======== DATA LISTING ========

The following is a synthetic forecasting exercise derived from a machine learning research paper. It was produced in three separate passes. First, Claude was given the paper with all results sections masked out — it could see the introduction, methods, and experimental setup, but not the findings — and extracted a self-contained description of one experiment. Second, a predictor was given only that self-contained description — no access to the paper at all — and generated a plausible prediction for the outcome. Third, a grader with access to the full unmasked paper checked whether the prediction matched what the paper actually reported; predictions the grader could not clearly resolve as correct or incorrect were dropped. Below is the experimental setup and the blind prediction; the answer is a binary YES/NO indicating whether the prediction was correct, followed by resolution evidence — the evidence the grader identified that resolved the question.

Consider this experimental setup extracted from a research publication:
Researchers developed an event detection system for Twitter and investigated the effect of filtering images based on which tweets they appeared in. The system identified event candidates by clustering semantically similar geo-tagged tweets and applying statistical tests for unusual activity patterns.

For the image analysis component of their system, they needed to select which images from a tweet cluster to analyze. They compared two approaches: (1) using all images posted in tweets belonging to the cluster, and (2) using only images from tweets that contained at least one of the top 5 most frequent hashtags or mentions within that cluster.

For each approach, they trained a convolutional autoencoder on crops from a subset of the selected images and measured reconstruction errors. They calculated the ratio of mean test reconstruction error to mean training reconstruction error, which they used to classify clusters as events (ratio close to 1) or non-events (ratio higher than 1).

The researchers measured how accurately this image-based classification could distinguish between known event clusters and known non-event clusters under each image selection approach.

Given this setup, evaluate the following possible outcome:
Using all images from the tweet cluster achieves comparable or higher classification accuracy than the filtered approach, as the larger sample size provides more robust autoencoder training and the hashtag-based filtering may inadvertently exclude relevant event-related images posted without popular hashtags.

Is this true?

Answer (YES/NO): NO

========

#### ASSIGNMENT:
The word "each" appears in some of the lines above. Copy those lines.

#### YOUR RESPONSE:
For each approach, they trained a convolutional autoencoder on crops from a subset of the selected images and measured reconstruction errors. They calculated the ratio of mean test reconstruction error to mean training reconstruction error, which they used to classify clusters as events (ratio close to 1) or non-events (ratio higher than 1).
The researchers measured how accurately this image-based classification could distinguish between known event clusters and known non-event clusters under each image selection approach.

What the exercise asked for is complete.